%%

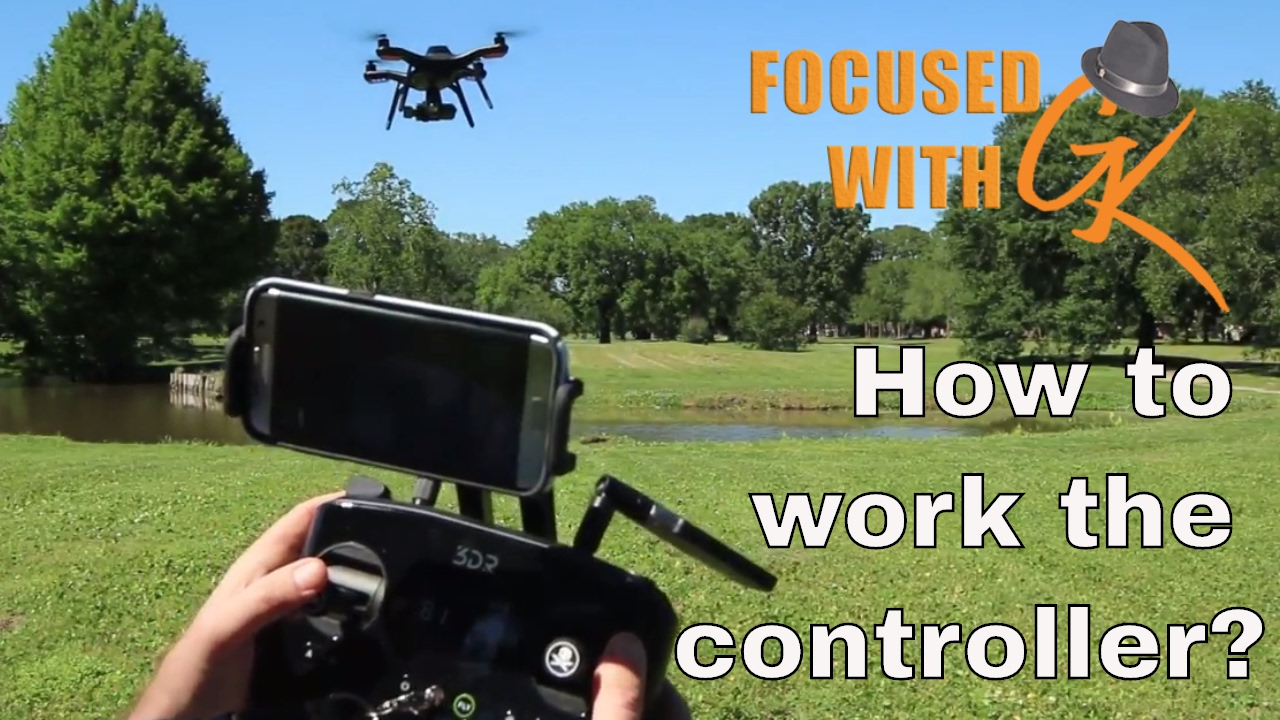 How to fly a drone - 3DR Solo Drone Tutorial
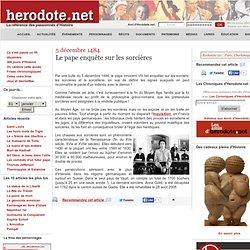 05/12/1484 Le Pape enquête sur les sorcières
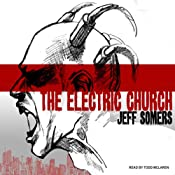 The Electric Church | [Jeff Somers]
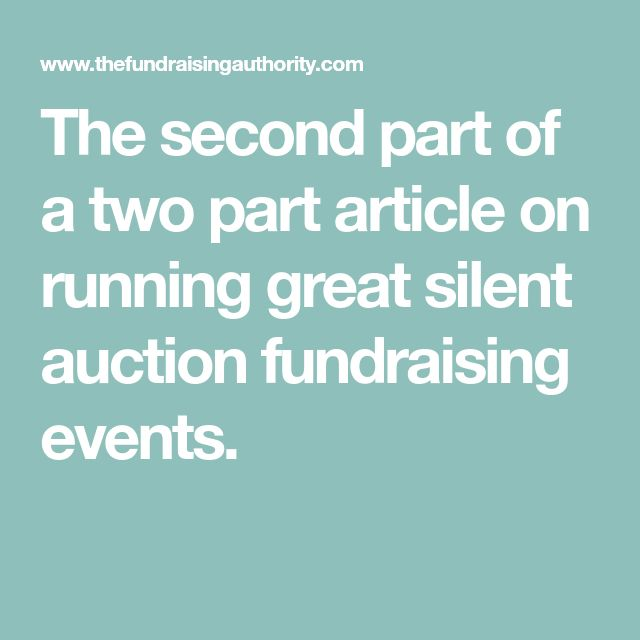 The second part of a two part article on running great silent auction fundraising events.
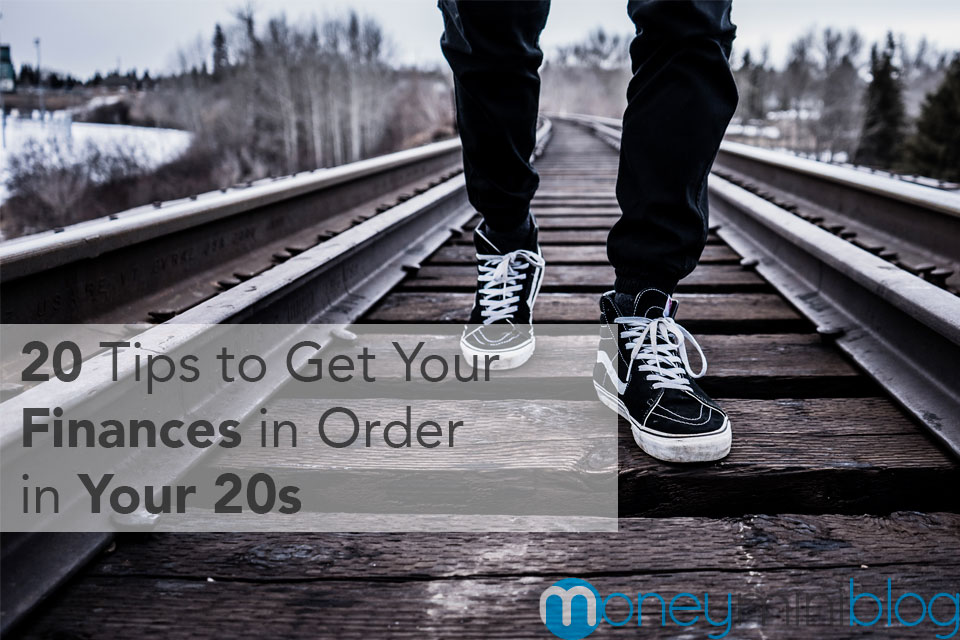 20 Tips to Get Your Finances in Order in Your 20s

%%

• Problem statement:
Please output, exactly and with no pictures, only the lines from the one containing "The second part" through the final line of the records above.

• Solution to the exercise:
 The second part of a two part article on running great silent auction fundraising events.
 20 Tips to Get Your Finances in Order in Your 20s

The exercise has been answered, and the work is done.